Activity: Every line from the one with "Earring Pearl Alloy" to the end of the listing, and nothing else, is to be printed exactly; please leave the pictures out.
────────────────────────────────────────
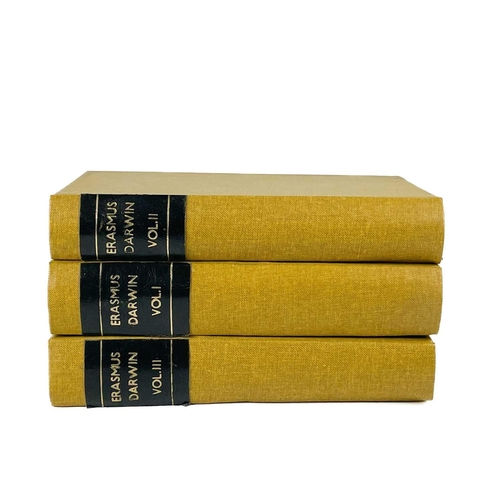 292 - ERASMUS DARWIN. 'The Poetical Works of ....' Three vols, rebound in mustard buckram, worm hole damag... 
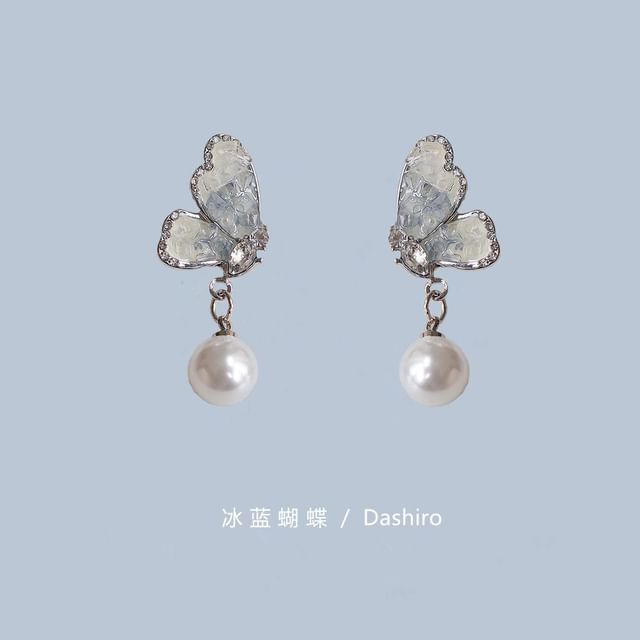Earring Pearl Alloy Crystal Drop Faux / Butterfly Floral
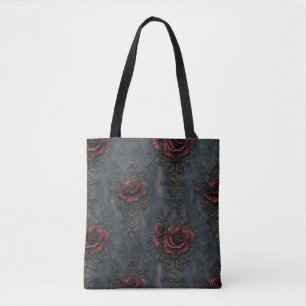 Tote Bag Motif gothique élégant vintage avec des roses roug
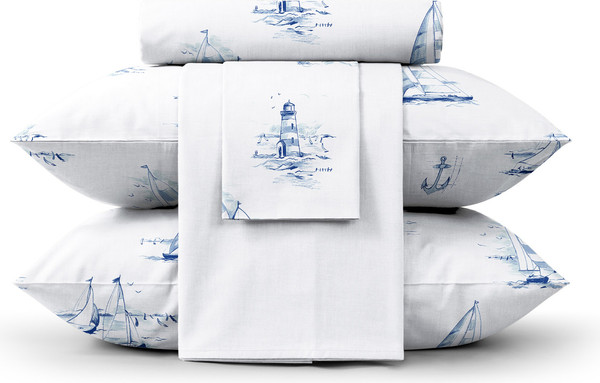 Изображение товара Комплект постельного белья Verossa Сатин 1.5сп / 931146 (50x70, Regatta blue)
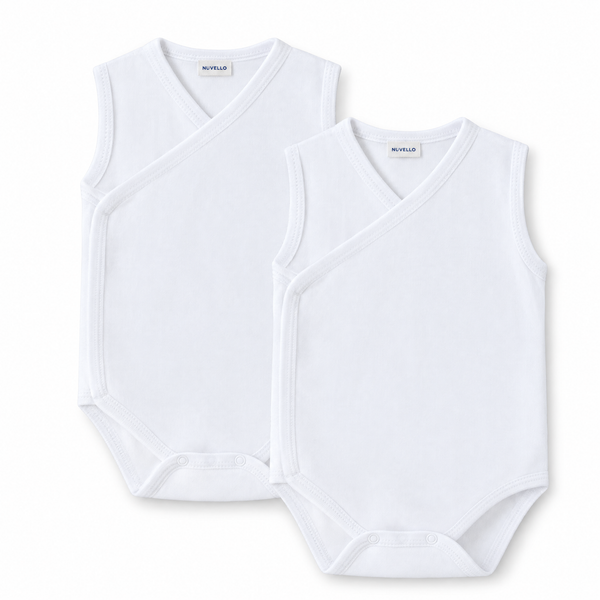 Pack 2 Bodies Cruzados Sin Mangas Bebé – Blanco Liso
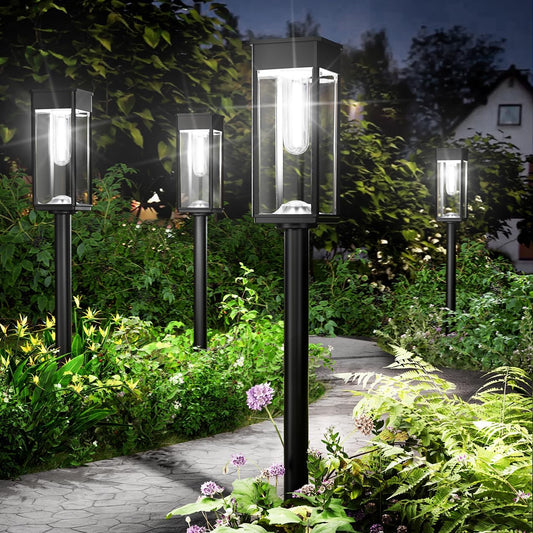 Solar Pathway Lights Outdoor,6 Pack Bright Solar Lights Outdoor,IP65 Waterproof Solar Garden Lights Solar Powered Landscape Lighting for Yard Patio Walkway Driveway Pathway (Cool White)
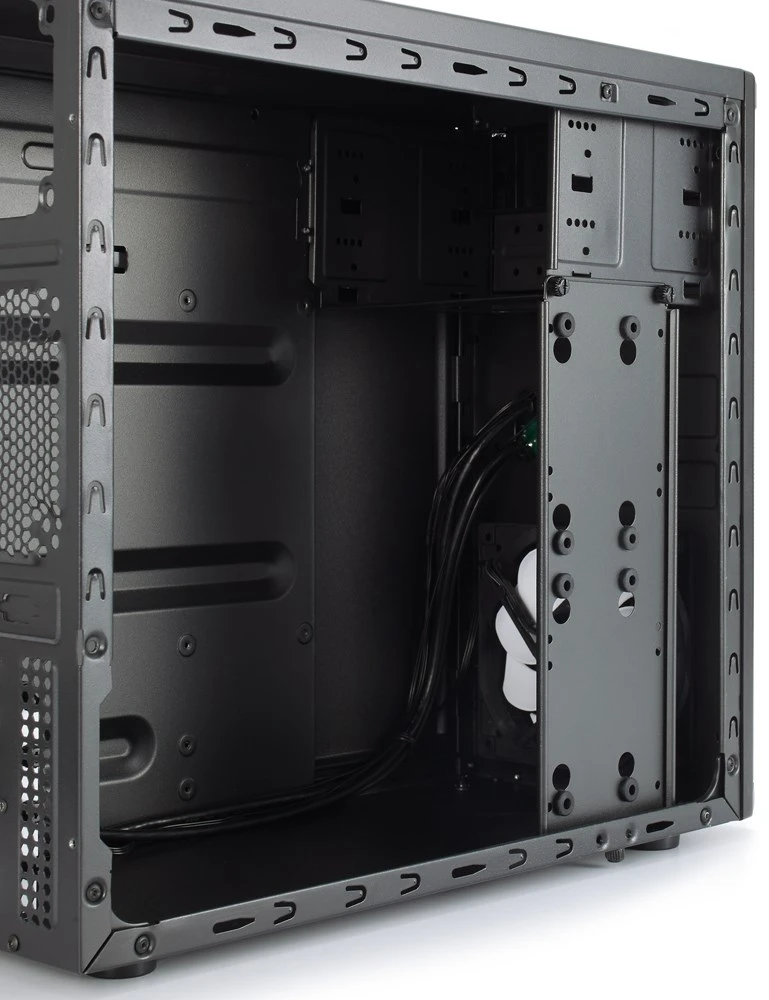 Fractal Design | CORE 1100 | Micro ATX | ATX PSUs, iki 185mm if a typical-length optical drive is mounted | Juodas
────────────────────────────────────────
Finished task:
Earring Pearl Alloy Crystal Drop Faux / Butterfly Floral
 Tote Bag Motif gothique élégant vintage avec des roses roug
 Изображение товара Комплект постельного белья Verossa Сатин 1.5сп / 931146 (50x70, Regatta blue)
 Pack 2 Bodies Cruzados Sin Mangas Bebé – Blanco Liso
 Solar Pathway Lights Outdoor,6 Pack Bright Solar Lights Outdoor,IP65 Waterproof Solar Garden Lights Solar Powered Landscape Lighting for Yard Patio Walkway Driveway Pathway (Cool White)
 Fractal Design | CORE 1100 | Micro ATX | ATX PSUs, iki 185mm if a typical-length optical drive is mounted | Juodas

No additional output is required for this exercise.